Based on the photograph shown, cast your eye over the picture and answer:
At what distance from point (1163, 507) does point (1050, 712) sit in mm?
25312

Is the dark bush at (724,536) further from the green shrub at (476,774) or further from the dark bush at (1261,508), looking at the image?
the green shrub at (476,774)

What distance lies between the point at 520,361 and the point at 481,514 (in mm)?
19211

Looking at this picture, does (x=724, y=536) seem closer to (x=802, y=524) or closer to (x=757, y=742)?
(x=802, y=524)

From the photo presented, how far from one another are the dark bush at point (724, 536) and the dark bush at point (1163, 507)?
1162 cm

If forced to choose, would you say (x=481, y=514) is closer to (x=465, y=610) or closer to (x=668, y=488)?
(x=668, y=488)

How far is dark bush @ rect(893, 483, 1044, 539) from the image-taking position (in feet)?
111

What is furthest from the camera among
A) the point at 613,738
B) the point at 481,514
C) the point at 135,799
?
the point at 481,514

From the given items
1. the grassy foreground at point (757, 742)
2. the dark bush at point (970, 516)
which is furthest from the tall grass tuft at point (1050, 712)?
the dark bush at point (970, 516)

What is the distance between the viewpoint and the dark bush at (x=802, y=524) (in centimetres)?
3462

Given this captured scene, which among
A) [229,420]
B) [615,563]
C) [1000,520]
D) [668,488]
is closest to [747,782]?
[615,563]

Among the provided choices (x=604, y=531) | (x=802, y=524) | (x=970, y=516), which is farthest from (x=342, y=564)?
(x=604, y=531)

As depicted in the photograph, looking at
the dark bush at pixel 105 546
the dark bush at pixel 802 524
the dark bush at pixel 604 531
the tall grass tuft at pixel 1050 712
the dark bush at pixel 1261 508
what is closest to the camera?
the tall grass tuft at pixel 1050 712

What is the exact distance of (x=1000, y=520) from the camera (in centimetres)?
________________
What is expected | Turn the entries above, from the line containing "As depicted in the photograph, looking at" through the end of the entries, into a Markdown table with the columns Row and Text. Give each line its own row number and leave out blank lines.

Right answer |
| Row | Text |
|---|---|
| 1 | As depicted in the photograph, looking at |
| 2 | the dark bush at pixel 105 546 |
| 3 | the dark bush at pixel 802 524 |
| 4 | the dark bush at pixel 604 531 |
| 5 | the tall grass tuft at pixel 1050 712 |
| 6 | the dark bush at pixel 1261 508 |
| 7 | what is closest to the camera? |
| 8 | the tall grass tuft at pixel 1050 712 |
| 9 | What is the exact distance of (x=1000, y=520) from the camera (in centimetres)? |